McCoy drew breath for an angry reply, and then let it out on a sigh.
"I shouldn't have got you involved in this," he said, sinking down onto the couch. "I didn't think – I didn't think about what it would mean, for you. Just – when I saw that file, when I saw Keri's face, I couldn't think who – except for you. That I could rely on you. That I could trust you."
"You can trust me," Regan said, sitting beside him.
"Just not to do as you're told," McCoy said with an attempt at a smile.
"Not when you're telling me to do something stupid," Regan said.
"I'm sorry," McCoy said. "For getting you involved. For putting you – for all of it. All of it."
"Jack, it's okay," Regan said. "You remember, I told you – I'll find a way to meet the cost of any check you need to write." She laid her hand over his. "It's going to be okay. We're going to win."
"I'm not used to having quite so much at risk in the courtroom," McCoy said with a wry smile. "The last time was when Claire was trying to clear my name by nailing Diana Hawthorne for concealing exculpatory evidence."
"I bet she did just great," Regan said.
"She was pretty good," McCoy said, smiling at the memory.
"I'll try to be as good," Regan said.
"Oh, Claire was one of a kind," McCoy said offhandedly, getting to his feet. He held out his hand for Regan's mug, and she gave it to him. "Never knew anyone like her, before or since."
As he took the mugs into the kitchen, Regan pushed herself to her feet and once more picked up the photograph of Claire Kincaid. One of a kind.
"We should get going," McCoy said from the hall. Regan turned to see him with his jacket on, tying his tie as he spoke.
"Do you want me to put this back for you?" Regan asked, holding the picture up.
"No," McCoy said shortly. "Leave it."
Regan looked down at Claire Kincaid, one of a kind, astonishing, amazing. "If you tell me why," she said softly.
"I don't have to explain myself to – " McCoy started to say, taking an angry step toward her.
"You don't have to," Regan interrupted. "But I'm asking you to."
He stopped, and shook his head wordlessly. Regan waited, the photo in her hands.
"I could always tell when she was disappointed in me," McCoy said at last. "She used to look at me with this – this accusation in her eyes. She never had to say a word. And I can't – I can't look at her accusing me. This – I read Keri Dyson's affidavit too, Regan. It happened – just there, in the hall. I can just imagine what she'd have thought, seeing it. Leave the picture where it was."

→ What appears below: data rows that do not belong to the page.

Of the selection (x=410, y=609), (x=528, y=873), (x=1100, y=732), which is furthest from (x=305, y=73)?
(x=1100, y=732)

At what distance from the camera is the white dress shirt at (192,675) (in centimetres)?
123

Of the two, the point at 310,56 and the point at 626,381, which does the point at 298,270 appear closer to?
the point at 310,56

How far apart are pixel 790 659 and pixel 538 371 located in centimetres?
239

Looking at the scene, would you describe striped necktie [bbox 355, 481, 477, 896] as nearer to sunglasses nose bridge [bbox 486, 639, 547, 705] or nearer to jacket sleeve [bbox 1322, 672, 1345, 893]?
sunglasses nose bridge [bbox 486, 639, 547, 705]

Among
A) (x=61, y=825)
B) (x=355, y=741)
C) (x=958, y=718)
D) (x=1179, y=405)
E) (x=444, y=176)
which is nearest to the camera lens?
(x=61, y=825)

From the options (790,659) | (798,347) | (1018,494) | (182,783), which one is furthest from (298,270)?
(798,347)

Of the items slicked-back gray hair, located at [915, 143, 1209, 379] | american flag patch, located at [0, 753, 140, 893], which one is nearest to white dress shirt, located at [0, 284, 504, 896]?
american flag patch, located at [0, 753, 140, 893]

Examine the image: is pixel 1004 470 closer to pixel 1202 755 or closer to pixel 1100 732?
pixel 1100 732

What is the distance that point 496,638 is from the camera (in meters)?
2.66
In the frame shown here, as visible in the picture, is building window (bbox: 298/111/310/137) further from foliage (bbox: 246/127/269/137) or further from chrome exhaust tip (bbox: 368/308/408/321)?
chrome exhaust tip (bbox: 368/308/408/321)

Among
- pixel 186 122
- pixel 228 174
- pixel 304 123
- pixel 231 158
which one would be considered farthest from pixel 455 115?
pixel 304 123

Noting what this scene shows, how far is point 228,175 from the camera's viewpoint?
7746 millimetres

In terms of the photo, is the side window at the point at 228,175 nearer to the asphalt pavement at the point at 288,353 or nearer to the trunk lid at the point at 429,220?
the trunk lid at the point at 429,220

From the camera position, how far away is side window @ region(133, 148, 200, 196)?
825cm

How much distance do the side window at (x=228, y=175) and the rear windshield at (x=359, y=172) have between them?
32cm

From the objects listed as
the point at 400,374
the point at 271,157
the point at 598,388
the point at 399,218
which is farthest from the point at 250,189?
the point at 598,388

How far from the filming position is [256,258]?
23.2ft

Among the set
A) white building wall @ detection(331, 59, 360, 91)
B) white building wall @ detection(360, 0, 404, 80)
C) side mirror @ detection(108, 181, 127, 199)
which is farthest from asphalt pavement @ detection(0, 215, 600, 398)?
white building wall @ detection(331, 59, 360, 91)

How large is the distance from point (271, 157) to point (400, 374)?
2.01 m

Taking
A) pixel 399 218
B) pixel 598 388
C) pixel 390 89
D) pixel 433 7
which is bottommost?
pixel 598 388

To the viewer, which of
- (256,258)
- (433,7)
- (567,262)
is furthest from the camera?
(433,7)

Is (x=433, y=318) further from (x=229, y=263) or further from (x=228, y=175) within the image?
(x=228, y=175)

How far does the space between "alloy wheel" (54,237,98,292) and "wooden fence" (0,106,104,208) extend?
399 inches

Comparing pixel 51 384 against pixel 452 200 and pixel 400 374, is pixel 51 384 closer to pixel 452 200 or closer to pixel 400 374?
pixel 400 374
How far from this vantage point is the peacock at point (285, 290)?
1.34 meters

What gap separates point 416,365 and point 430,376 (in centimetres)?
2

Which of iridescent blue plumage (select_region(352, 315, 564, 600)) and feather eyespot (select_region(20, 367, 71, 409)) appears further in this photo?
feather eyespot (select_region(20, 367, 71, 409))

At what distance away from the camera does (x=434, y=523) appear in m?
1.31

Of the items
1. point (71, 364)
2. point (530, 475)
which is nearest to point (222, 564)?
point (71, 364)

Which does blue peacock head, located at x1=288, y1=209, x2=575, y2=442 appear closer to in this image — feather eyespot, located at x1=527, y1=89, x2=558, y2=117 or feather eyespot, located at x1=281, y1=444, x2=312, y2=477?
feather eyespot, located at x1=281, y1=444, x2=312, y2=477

"I can't see any accusation, Jack," Regan said, pretending to study the picture. "Whatever happened in the hall, it wasn't what Keri said. I know that. And so does she." She held the photograph up for him to look at. "If she's disappointed at anything, it's at you letting yourself get spun around and twisted up by this."
"She doesn't know anything," McCoy said softly. "She's dead. It's just a photo."
Regan thought for a moment she'd bet higher than her cards could justify but she hadn't played years of squad room poker for nothing. She looked him dead in the eye.
"Then put it back on the wall."
He drew a breath, anger flashing in his eyes, and Regan braced herself for a sharp retort. Then, to her surprise, he let the air out of his lungs gently, took the photo from her hands, and hung it back in its place on the wall.
As Regan steered him out of the apartment, she glanced back at Claire Kincaid, restored to pride of place. Maybe I can't look after him as well as you would have, she thought, I'm not as good a lawyer, I'm not one-of-a-kind, and nobody's ever been astonished or amazed by me.
But I'll do my best, anyway.
I'm not you, Claire, and I can't pretend to be. But I'll do the best that I can.
.oOo.
A/N: McCoy's line about being a sore loser was originally in episode "Jeopardy".